→ **WHAT YOU HAVE TO DO**:
Repeat every entry in the listing below, exactly.
◇ ◇ ◇ ◇ ◇ ◇ ◇
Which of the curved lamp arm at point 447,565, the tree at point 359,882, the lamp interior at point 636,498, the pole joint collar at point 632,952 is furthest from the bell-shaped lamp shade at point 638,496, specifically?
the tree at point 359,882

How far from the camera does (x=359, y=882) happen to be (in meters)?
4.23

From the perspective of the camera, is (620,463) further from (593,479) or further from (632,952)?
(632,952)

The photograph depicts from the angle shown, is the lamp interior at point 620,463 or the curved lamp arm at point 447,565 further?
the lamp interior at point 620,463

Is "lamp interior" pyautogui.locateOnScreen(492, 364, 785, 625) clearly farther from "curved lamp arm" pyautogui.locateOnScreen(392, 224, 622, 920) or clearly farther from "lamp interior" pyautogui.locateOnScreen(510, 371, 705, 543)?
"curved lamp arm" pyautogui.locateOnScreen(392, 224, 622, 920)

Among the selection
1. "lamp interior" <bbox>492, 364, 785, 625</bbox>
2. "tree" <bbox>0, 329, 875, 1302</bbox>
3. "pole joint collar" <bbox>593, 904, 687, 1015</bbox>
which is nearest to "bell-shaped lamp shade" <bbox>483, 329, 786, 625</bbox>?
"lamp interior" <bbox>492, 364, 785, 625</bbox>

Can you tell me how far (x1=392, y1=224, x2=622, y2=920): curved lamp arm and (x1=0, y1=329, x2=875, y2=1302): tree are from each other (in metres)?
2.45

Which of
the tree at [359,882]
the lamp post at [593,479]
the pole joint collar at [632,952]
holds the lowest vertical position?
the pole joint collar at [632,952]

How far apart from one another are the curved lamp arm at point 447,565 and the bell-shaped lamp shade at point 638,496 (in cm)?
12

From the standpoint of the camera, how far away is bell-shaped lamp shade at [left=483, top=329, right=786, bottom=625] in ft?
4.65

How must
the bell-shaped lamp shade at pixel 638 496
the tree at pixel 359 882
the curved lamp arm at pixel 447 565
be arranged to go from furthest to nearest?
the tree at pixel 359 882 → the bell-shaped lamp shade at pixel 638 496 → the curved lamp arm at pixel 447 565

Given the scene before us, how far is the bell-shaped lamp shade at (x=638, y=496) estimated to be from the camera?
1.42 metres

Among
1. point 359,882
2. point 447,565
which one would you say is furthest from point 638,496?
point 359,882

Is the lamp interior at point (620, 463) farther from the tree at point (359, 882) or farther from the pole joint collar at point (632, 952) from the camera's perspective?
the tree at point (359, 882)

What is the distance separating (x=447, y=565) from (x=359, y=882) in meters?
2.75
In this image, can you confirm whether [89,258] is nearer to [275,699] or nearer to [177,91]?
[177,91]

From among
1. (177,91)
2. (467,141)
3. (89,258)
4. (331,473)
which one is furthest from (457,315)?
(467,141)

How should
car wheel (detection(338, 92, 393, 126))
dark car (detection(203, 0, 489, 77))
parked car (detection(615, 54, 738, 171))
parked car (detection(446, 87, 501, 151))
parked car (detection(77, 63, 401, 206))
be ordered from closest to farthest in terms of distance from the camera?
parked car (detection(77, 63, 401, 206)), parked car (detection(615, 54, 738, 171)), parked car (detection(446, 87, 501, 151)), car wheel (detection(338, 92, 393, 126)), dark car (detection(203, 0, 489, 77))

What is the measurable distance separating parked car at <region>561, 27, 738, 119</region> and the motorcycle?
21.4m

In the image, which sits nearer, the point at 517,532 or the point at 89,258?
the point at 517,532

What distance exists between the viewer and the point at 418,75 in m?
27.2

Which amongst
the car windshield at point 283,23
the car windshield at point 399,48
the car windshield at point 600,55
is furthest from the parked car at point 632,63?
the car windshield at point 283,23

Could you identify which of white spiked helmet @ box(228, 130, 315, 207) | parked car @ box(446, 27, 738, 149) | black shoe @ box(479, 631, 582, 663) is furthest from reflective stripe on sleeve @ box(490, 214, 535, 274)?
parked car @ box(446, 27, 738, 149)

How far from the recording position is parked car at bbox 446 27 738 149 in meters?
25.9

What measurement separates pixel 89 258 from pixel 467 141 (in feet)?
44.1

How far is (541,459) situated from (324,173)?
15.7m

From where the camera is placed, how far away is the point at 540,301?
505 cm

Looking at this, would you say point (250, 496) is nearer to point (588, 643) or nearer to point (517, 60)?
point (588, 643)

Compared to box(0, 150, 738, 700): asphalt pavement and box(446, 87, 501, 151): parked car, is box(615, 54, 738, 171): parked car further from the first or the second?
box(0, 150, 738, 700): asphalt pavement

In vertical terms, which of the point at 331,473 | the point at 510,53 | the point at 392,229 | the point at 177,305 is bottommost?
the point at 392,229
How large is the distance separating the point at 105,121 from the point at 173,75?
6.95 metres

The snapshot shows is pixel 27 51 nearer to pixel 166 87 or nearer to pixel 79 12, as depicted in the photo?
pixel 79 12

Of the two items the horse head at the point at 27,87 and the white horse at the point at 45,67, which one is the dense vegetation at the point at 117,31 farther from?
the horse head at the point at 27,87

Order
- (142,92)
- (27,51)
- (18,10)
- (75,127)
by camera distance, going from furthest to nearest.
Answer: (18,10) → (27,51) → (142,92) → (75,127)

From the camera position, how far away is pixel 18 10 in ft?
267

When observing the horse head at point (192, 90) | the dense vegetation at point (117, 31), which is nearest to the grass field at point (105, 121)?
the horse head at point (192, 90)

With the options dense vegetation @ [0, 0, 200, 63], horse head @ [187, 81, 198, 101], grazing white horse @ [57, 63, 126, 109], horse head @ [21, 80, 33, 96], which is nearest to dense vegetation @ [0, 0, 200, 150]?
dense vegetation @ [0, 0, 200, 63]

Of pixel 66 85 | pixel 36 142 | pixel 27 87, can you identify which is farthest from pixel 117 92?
◇ ◇ ◇ ◇ ◇ ◇ ◇
→ **COMPLETED TASK**:
Which of the curved lamp arm at point 447,565, the tree at point 359,882, the lamp interior at point 636,498, the pole joint collar at point 632,952 is furthest from the bell-shaped lamp shade at point 638,496, specifically?
the tree at point 359,882

How far from the camera does (x=359, y=882) happen to be (in meters)?
4.23

From the perspective of the camera, is (620,463) further from (593,479) or further from (632,952)?
(632,952)

The photograph depicts from the angle shown, is the lamp interior at point 620,463 or the curved lamp arm at point 447,565 further?
the lamp interior at point 620,463

Is "lamp interior" pyautogui.locateOnScreen(492, 364, 785, 625) clearly farther from "curved lamp arm" pyautogui.locateOnScreen(392, 224, 622, 920) or clearly farther from "lamp interior" pyautogui.locateOnScreen(510, 371, 705, 543)?
"curved lamp arm" pyautogui.locateOnScreen(392, 224, 622, 920)

Among the selection
1. "lamp interior" <bbox>492, 364, 785, 625</bbox>
2. "tree" <bbox>0, 329, 875, 1302</bbox>
3. "pole joint collar" <bbox>593, 904, 687, 1015</bbox>
which is nearest to "bell-shaped lamp shade" <bbox>483, 329, 786, 625</bbox>?
"lamp interior" <bbox>492, 364, 785, 625</bbox>

Can you tell me how far (x1=392, y1=224, x2=622, y2=920): curved lamp arm and (x1=0, y1=329, x2=875, y2=1302): tree are from each other (in metres)?
2.45

Which of
the tree at [359,882]
the lamp post at [593,479]
the pole joint collar at [632,952]
holds the lowest vertical position?
the pole joint collar at [632,952]

How far apart from one another are the curved lamp arm at point 447,565 and the bell-shaped lamp shade at point 638,496 (in cm)?
12

From the standpoint of the camera, how far away is bell-shaped lamp shade at [left=483, top=329, right=786, bottom=625] in ft?
4.65

How must
the bell-shaped lamp shade at pixel 638 496
the tree at pixel 359 882
the curved lamp arm at pixel 447 565
be arranged to go from furthest to nearest?
the tree at pixel 359 882 → the bell-shaped lamp shade at pixel 638 496 → the curved lamp arm at pixel 447 565

Given the scene before us, how far is the bell-shaped lamp shade at (x=638, y=496) estimated to be from the camera?
1.42 metres

Among
1. point 359,882
2. point 447,565
which one would you say is furthest from point 638,496?
point 359,882

Is the lamp interior at point (620, 463) farther from the tree at point (359, 882) or farther from the pole joint collar at point (632, 952) from the camera's perspective?
the tree at point (359, 882)

What is the distance separating (x=447, y=565) from (x=359, y=882) in meters?
2.75
In this image, can you confirm whether [89,258] is nearer to [275,699] or nearer to [177,91]?
[177,91]

From among
1. (177,91)
2. (467,141)
3. (89,258)
4. (331,473)
which one is furthest from (457,315)?
(467,141)

How should
car wheel (detection(338, 92, 393, 126))
dark car (detection(203, 0, 489, 77))
parked car (detection(615, 54, 738, 171))
parked car (detection(446, 87, 501, 151))
parked car (detection(77, 63, 401, 206))
be ordered from closest to farthest in terms of distance from the camera?
parked car (detection(77, 63, 401, 206)), parked car (detection(615, 54, 738, 171)), parked car (detection(446, 87, 501, 151)), car wheel (detection(338, 92, 393, 126)), dark car (detection(203, 0, 489, 77))

What is the measurable distance separating parked car at <region>561, 27, 738, 119</region> and the motorcycle?
21.4m

In the image, which sits nearer, the point at 517,532 or the point at 89,258?
the point at 517,532

What distance exists between the viewer and the point at 418,75 in m?
27.2

Which amongst
the car windshield at point 283,23
the car windshield at point 399,48
the car windshield at point 600,55
is furthest from the parked car at point 632,63?
the car windshield at point 283,23

Could you identify which of white spiked helmet @ box(228, 130, 315, 207) | parked car @ box(446, 27, 738, 149) | black shoe @ box(479, 631, 582, 663) is furthest from reflective stripe on sleeve @ box(490, 214, 535, 274)?
parked car @ box(446, 27, 738, 149)

How far from the recording position is parked car at bbox 446 27 738 149 in meters?
25.9

What measurement separates pixel 89 258 from pixel 467 141 (in feet)?
44.1

How far is (541,459) situated from (324,173)?
15.7m

From where the camera is placed, how far away is the point at 540,301?
505 cm

Looking at this, would you say point (250, 496) is nearer to point (588, 643) or nearer to point (517, 60)?
point (588, 643)

Compared to box(0, 150, 738, 700): asphalt pavement and box(446, 87, 501, 151): parked car, is box(615, 54, 738, 171): parked car further from the first or the second?
box(0, 150, 738, 700): asphalt pavement

In vertical terms, which of the point at 331,473 | the point at 510,53 | the point at 392,229 | the point at 177,305 is bottommost?
the point at 392,229
How large is the distance separating the point at 105,121 from the point at 173,75?
6.95 metres

The snapshot shows is pixel 27 51 nearer to pixel 166 87 or nearer to pixel 79 12, as depicted in the photo?
pixel 79 12

Of the two items the horse head at the point at 27,87 and the white horse at the point at 45,67, which one is the dense vegetation at the point at 117,31 farther from?
the horse head at the point at 27,87

Order
- (142,92)
- (27,51)
- (18,10)
- (75,127)
by camera distance, going from furthest to nearest.
Answer: (18,10) → (27,51) → (142,92) → (75,127)

From the camera position, how far away is pixel 18 10 in ft?
267

When observing the horse head at point (192, 90) | the dense vegetation at point (117, 31), which is nearest to the grass field at point (105, 121)?
the horse head at point (192, 90)

With the options dense vegetation @ [0, 0, 200, 63], horse head @ [187, 81, 198, 101], grazing white horse @ [57, 63, 126, 109], horse head @ [21, 80, 33, 96], which is nearest to dense vegetation @ [0, 0, 200, 150]?
dense vegetation @ [0, 0, 200, 63]

Of pixel 66 85 | pixel 36 142 | pixel 27 87, can you identify which is farthest from pixel 117 92?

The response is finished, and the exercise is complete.